--- Task to complete ---
The reply should contain each record below, returned exactly as given.

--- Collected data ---
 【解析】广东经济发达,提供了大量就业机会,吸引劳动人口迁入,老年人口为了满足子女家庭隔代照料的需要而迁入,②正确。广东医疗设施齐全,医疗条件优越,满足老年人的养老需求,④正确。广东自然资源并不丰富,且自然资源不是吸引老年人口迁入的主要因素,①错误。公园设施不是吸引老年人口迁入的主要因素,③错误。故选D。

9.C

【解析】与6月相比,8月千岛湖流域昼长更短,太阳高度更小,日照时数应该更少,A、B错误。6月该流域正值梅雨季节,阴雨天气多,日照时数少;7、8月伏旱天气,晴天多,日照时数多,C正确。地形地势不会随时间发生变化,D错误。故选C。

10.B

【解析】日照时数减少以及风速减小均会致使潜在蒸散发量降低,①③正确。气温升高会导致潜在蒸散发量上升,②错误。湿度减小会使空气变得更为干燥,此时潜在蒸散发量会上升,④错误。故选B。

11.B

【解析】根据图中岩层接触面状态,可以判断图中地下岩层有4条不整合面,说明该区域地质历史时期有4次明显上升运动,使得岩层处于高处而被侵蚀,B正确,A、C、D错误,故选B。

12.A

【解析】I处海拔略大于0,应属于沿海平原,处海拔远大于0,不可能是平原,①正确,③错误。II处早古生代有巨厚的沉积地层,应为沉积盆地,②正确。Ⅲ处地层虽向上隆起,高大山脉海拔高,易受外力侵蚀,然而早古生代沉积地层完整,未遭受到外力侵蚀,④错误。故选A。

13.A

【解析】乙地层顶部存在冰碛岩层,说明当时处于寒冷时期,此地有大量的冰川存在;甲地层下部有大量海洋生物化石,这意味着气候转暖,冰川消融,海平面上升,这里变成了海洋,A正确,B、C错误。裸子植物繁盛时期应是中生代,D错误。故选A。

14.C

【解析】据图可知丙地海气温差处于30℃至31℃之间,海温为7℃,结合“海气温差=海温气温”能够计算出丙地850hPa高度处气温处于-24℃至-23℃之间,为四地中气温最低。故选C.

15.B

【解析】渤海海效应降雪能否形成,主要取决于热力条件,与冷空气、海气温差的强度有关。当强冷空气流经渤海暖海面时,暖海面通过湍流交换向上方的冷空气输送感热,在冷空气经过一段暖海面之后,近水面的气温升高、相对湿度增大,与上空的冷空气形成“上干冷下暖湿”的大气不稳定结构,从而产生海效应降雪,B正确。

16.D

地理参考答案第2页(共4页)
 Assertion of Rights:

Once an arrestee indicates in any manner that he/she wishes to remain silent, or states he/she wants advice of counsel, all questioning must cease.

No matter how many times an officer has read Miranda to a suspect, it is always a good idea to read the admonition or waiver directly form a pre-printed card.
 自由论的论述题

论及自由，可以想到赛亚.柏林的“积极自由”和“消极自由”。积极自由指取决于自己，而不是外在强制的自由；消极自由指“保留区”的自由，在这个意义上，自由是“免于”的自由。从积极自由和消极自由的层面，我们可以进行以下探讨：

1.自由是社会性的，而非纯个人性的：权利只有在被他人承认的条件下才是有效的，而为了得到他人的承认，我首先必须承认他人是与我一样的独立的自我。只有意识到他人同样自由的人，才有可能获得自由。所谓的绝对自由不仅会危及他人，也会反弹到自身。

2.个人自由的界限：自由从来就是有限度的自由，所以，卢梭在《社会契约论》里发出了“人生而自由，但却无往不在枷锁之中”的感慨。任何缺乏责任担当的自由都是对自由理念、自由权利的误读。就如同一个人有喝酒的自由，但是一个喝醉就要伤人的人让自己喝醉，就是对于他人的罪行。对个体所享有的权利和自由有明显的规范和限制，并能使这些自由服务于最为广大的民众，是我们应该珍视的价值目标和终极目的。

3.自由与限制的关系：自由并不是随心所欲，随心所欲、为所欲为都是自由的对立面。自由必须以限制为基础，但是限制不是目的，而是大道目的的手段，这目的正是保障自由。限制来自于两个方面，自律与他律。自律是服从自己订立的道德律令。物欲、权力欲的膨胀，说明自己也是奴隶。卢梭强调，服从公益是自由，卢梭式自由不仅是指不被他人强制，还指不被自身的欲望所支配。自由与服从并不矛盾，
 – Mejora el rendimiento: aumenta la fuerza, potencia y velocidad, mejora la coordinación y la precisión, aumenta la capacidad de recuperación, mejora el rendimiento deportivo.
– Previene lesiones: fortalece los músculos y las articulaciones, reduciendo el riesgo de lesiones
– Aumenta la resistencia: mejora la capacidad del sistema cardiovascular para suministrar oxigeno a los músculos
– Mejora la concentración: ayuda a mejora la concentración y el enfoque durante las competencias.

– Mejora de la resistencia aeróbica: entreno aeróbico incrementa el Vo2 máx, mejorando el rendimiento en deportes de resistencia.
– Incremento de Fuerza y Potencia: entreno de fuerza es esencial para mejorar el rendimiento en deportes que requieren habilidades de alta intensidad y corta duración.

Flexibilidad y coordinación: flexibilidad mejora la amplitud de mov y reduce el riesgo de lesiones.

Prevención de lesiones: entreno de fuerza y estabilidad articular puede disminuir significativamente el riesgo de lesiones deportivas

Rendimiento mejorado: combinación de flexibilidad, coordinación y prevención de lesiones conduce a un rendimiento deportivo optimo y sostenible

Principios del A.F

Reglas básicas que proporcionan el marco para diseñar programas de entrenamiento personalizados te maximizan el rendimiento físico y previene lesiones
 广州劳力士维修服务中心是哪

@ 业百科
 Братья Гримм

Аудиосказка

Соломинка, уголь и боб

--- Task solution ---
 【解析】广东经济发达,提供了大量就业机会,吸引劳动人口迁入,老年人口为了满足子女家庭隔代照料的需要而迁入,②正确。广东医疗设施齐全,医疗条件优越,满足老年人的养老需求,④正确。广东自然资源并不丰富,且自然资源不是吸引老年人口迁入的主要因素,①错误。公园设施不是吸引老年人口迁入的主要因素,③错误。故选D。

9.C

【解析】与6月相比,8月千岛湖流域昼长更短,太阳高度更小,日照时数应该更少,A、B错误。6月该流域正值梅雨季节,阴雨天气多,日照时数少;7、8月伏旱天气,晴天多,日照时数多,C正确。地形地势不会随时间发生变化,D错误。故选C。

10.B

【解析】日照时数减少以及风速减小均会致使潜在蒸散发量降低,①③正确。气温升高会导致潜在蒸散发量上升,②错误。湿度减小会使空气变得更为干燥,此时潜在蒸散发量会上升,④错误。故选B。

11.B

【解析】根据图中岩层接触面状态,可以判断图中地下岩层有4条不整合面,说明该区域地质历史时期有4次明显上升运动,使得岩层处于高处而被侵蚀,B正确,A、C、D错误,故选B。

12.A

【解析】I处海拔略大于0,应属于沿海平原,处海拔远大于0,不可能是平原,①正确,③错误。II处早古生代有巨厚的沉积地层,应为沉积盆地,②正确。Ⅲ处地层虽向上隆起,高大山脉海拔高,易受外力侵蚀,然而早古生代沉积地层完整,未遭受到外力侵蚀,④错误。故选A。

13.A

【解析】乙地层顶部存在冰碛岩层,说明当时处于寒冷时期,此地有大量的冰川存在;甲地层下部有大量海洋生物化石,这意味着气候转暖,冰川消融,海平面上升,这里变成了海洋,A正确,B、C错误。裸子植物繁盛时期应是中生代,D错误。故选A。

14.C

【解析】据图可知丙地海气温差处于30℃至31℃之间,海温为7℃,结合“海气温差=海温气温”能够计算出丙地850hPa高度处气温处于-24℃至-23℃之间,为四地中气温最低。故选C.

15.B

【解析】渤海海效应降雪能否形成,主要取决于热力条件,与冷空气、海气温差的强度有关。当强冷空气流经渤海暖海面时,暖海面通过湍流交换向上方的冷空气输送感热,在冷空气经过一段暖海面之后,近水面的气温升高、相对湿度增大,与上空的冷空气形成“上干冷下暖湿”的大气不稳定结构,从而产生海效应降雪,B正确。

16.D

地理参考答案第2页(共4页)
 Assertion of Rights:

Once an arrestee indicates in any manner that he/she wishes to remain silent, or states he/she wants advice of counsel, all questioning must cease.

No matter how many times an officer has read Miranda to a suspect, it is always a good idea to read the admonition or waiver directly form a pre-printed card.
 自由论的论述题

论及自由，可以想到赛亚.柏林的“积极自由”和“消极自由”。积极自由指取决于自己，而不是外在强制的自由；消极自由指“保留区”的自由，在这个意义上，自由是“免于”的自由。从积极自由和消极自由的层面，我们可以进行以下探讨：

1.自由是社会性的，而非纯个人性的：权利只有在被他人承认的条件下才是有效的，而为了得到他人的承认，我首先必须承认他人是与我一样的独立的自我。只有意识到他人同样自由的人，才有可能获得自由。所谓的绝对自由不仅会危及他人，也会反弹到自身。

2.个人自由的界限：自由从来就是有限度的自由，所以，卢梭在《社会契约论》里发出了“人生而自由，但却无往不在枷锁之中”的感慨。任何缺乏责任担当的自由都是对自由理念、自由权利的误读。就如同一个人有喝酒的自由，但是一个喝醉就要伤人的人让自己喝醉，就是对于他人的罪行。对个体所享有的权利和自由有明显的规范和限制，并能使这些自由服务于最为广大的民众，是我们应该珍视的价值目标和终极目的。

3.自由与限制的关系：自由并不是随心所欲，随心所欲、为所欲为都是自由的对立面。自由必须以限制为基础，但是限制不是目的，而是大道目的的手段，这目的正是保障自由。限制来自于两个方面，自律与他律。自律是服从自己订立的道德律令。物欲、权力欲的膨胀，说明自己也是奴隶。卢梭强调，服从公益是自由，卢梭式自由不仅是指不被他人强制，还指不被自身的欲望所支配。自由与服从并不矛盾，
 – Mejora el rendimiento: aumenta la fuerza, potencia y velocidad, mejora la coordinación y la precisión, aumenta la capacidad de recuperación, mejora el rendimiento deportivo.
– Previene lesiones: fortalece los músculos y las articulaciones, reduciendo el riesgo de lesiones
– Aumenta la resistencia: mejora la capacidad del sistema cardiovascular para suministrar oxigeno a los músculos
– Mejora la concentración: ayuda a mejora la concentración y el enfoque durante las competencias.

– Mejora de la resistencia aeróbica: entreno aeróbico incrementa el Vo2 máx, mejorando el rendimiento en deportes de resistencia.
– Incremento de Fuerza y Potencia: entreno de fuerza es esencial para mejorar el rendimiento en deportes que requieren habilidades de alta intensidad y corta duración.

Flexibilidad y coordinación: flexibilidad mejora la amplitud de mov y reduce el riesgo de lesiones.

Prevención de lesiones: entreno de fuerza y estabilidad articular puede disminuir significativamente el riesgo de lesiones deportivas

Rendimiento mejorado: combinación de flexibilidad, coordinación y prevención de lesiones conduce a un rendimiento deportivo optimo y sostenible

Principios del A.F

Reglas básicas que proporcionan el marco para diseñar programas de entrenamiento personalizados te maximizan el rendimiento físico y previene lesiones
 广州劳力士维修服务中心是哪

@ 业百科
 Братья Гримм

Аудиосказка

Соломинка, уголь и боб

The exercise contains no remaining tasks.